Quel avenir pour le bassin Louise?

François Bourque, Le Soleil, publié le 16 janvier 2017

(Québec) CHRONIQUE / À l’avant-plan, une barque amarrée à un lampadaire et d’autres plus loin, le long du quai de pierres, devant les façades de commerces illuminées qui enveloppent l’anse et invitent à s’asseoir.

Le proprio Kais Tarragi avait acheté le tableau d’un Libanais il y a quelques années, croyant y reconnaître le vieux port de Bizerte, en Tunisie.

Des clients l’ont depuis fait douter, convaincus d’y avoir reconnu plutôt un port en Grèce. À d’autres, le tableau rappellera des villages côtiers de France ou d’Italie.

En fait, le tableau décrirait un lieu imaginaire que ça ne changerait rien. Ce que j’ai aimé, c’est cette façon toute simple d’habiter le bord de l’eau par une promenade, des tables et des chaises.

Cet art, si spontané en Europe et ailleurs, continue de nous échapper.

On occupe de mieux en mieux le bord du fleuve par des parcs et des promenades, mais on compte encore sur les doigts d’une petite main les lieux où manger et prendre un verre au bord de l’eau.

Je me suis toujours demandé pourquoi. Le climat difficile de Québec n’empêche pas des restaurateurs d’ouvrir des terrasses ailleurs en ville.

Ce tableau au mur du bistro m’avait fait penser au bassin Louise. Je l’imaginais un soir d’été avec des terrasses sur l’eau, les voiliers et les aurores boréales sur la Bungee.

Cette image m’est revenue en voyant l’invitation de la Société des gens de baignade à réfléchir à l’avenir du bassin Louise. La Société veut animer le débat (et déranger un peu) par un film documentaire à paraître l’automne prochain pendant la campagne électorale municipale.

On connaît bien l’agenda des Gens de baignade. Ils militent depuis 15 ans pour une plage au bassin Louise.

Ils s’opposent au projet du Port de Québec dévoilé en juin 2015 qui prévoit une plage de sable… sur le quai, mais sans accès à l’eau.

Ces citoyens disent craindre par ailleurs l’embourgeoisement du bassin Louise si on y construit des condos selon le plan annoncé.

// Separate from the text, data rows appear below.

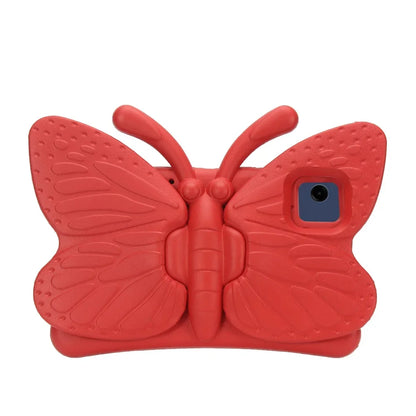 Butterfly Kids Case For Samsung Galaxy Tab A 2019 8.0 Inch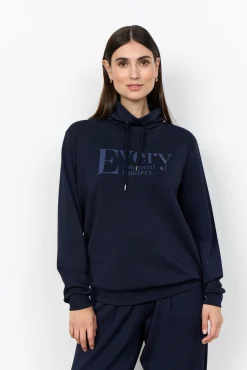 SC-BANU 318 Sweatshirt Navy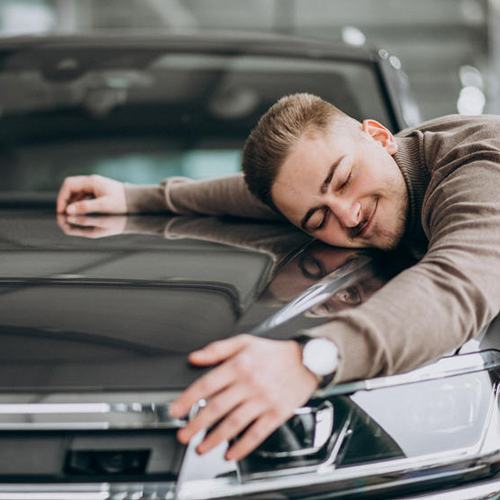 روش خرید ماشین اقساطی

Dans les faits, le Port ne prévoit pas que des condos mais aussi un musée, un hôtel, des bureaux et des espaces de congrès, un nouveau terminal de croisières, etc.

J’avais à l’époque trouvé le projet du Port «prometteur». On allait habiter le pourtour du bassin Louise par des usages diversifiés et conserver le plus essentiel : des espaces publics.

Je pense encore qu’il serait intéressant de construire et de mieux «habiter» le bassin Louise.

Cela doit-il se faire par des immeubles ambitieux et en essayant de jouer dans la cour des grands ports du monde, comme le propose le Port de Québec? (Voir la vidéo à goo.gl/BZbkGu)

Ou serait-il préférable des immeubles plus modestes et linéaires, dans l’esprit du tableau au mur du bistro? Il y a ici beaucoup d’espace pour débattre.

Parlant de documentaire, je viens de revoir le touchant Le grand rêve du Petit Champlain, paru au printemps 2016 (site de Radio-Canada, goo.gl/U0cwVT).

Le film raconte la revitalisation du quartier (1976-1985) par deux promoteurs visionnaires, le «cow-boy» Gerry Paris et le «capitaine» architecte Jacques Deblois.

Bien avant l’heure et la lettre, il s’agissait d’un vrai écoquartier basé sur le recyclage des immeubles et matériaux, les produits locaux (artisanat), les espaces publics, etc.

Cette vision s’était heurtée à l’époque à celle des gouvernements qui privilégiaient le modèle de la place Royale : des reconstructions coûteuses et solennelles imitées des techniques du Régime français.

Le recul de l’histoire a donné raison à l’approche des citoyens dont la rue est aujourd’hui une des grandes fiertés patrimoniale et touristique de Québec.

Cela rappelle que faire plus n’est pas toujours synonyme de faire mieux.